Begegnet uns das, was ich als „evolutionäres System Mensch-Apparat“ bezeichnet habe,
1.) weil Menschen Spielregeln (Normen) untereinander benötigen, um eine andere Evolution („Sozialdarvinismus“) zu verhindern?
Oder ist es
2.) die Natur und damit auch die Natur des Teilbereichs Mensch,
die sich durchzusetzen versucht und es bei Menschen in „demokratischen“ Systemen, auch Teams oder Kollektiven durch die Organisationsform „Normierung“ durchsetzt?

Letzteres würde möglicherweise bedeuten, dass
1.) es keinen Sachzwang gibt, auch keine Verwaltungslogik, Rechtslogik oder ähnliche - vielleicht gar keine überhaupt.
2.) Revolutionen nicht möglich sind, bzw. nur kurze Zwischenepisoden, Störungen in der überlegenen Organisationsform „Verwaltungsapparat“ und seinen Vertretern, den Technokraten.

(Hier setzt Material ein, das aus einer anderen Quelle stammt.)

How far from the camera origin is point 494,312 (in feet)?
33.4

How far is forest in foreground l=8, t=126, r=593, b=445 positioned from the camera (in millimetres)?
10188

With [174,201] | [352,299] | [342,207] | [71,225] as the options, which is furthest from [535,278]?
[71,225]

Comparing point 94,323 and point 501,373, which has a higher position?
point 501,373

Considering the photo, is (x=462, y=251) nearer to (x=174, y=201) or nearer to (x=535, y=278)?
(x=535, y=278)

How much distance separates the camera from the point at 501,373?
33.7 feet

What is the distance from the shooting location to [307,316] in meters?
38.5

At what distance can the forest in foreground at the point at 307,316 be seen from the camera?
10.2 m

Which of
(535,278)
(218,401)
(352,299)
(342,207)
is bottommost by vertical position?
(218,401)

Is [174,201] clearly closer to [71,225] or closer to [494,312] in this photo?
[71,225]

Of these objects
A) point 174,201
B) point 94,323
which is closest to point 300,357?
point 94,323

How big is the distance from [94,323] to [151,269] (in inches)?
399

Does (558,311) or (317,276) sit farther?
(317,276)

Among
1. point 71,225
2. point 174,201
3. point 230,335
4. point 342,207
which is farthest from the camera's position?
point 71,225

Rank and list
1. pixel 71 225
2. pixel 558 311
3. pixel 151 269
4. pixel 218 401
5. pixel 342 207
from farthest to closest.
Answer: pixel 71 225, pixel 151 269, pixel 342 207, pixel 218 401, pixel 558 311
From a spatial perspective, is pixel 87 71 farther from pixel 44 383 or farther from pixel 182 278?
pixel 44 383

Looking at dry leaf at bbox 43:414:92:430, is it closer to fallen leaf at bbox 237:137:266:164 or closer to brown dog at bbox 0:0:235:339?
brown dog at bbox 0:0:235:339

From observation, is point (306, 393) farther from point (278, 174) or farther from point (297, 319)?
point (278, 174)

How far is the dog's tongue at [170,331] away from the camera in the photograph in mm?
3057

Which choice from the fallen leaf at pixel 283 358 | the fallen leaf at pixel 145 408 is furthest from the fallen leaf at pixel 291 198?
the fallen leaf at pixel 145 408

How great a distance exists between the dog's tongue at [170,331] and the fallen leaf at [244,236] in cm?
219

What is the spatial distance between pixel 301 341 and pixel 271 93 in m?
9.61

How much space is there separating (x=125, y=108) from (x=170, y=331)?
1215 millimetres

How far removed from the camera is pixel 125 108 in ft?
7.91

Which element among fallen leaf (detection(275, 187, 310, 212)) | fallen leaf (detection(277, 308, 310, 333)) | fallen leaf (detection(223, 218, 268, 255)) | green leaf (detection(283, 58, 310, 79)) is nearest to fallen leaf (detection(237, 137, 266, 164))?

Ole lächelt provokant augenzwinkernd über das herrliche Dilemma
und schenkt allen erst mal köstlichen Kaffee aus.

Hallo Jochen

Die „Masse“ kann sich, bei entsprechendem „Schmerz“, rasend
schnell an neue Situationen anpassen und verändert so nicht
nur die "Macht"haber (Jäger) sondern auch die gesamte
(Jagd)Strategie.

Genau. Bleibt die Frage: Ist das _Anpassung_ oder _Evolution_?
Beispiel: Der Schleimpilz (Dictyostelium) kann in Abhängigkeit
vom Nahrungsangebot zwischen einzelligem und vielzelligem
Dasein wechseln.

ich glaube jetzt verstehe ich. In dem Fall hast du recht.
Meine Aussage ist dann:
Die Summe der Anpassungen und situativen Veränderungen führt zu einer nachhaltigen Veränderung, einer Evolution des Systems.

Gruß D.K.

Hallo Ole,

Das sehe ich anders, basierend auf der Geschichte.
Egal wo man hinblickt hatten die „Radikalen“ immer genug zu tun.
Einmal damit ihre neue Macht zu festigen aber vor allem damit, dem lange aufgestauten Haß gegen das alte System endlich ein Ventil zu öffnen.
Die Tendenz geht eher zu neuer Freiheit, eben so wenig wie möglich Regeln aufzustellen. Schließlich sind ja die Neuen und ihre Unterstützer ganz tolle Menschen die nur Gutes im Sinn haben und die schließlich die Masse von dem Joch des alten Systems und seiner Regeln befreit hat.

Das Regelwerk schafft sich ganz von selbst über Gerechtigkeitsempfinden und Vorteilsnahme, später dann noch Lobbyismus, Willkür und Korruption.
Zuerst entdeckt man Gruppen die durch eine fehlende Regel benachteiligt werden, dann findet man Gruppen die einen zu großen Vorteil nehmen können, dann erwischt man Menschen mit Macht die Gruppen mit Macht bestimmte Vorteile einbauen und der neue „Schmerz“ beginnt.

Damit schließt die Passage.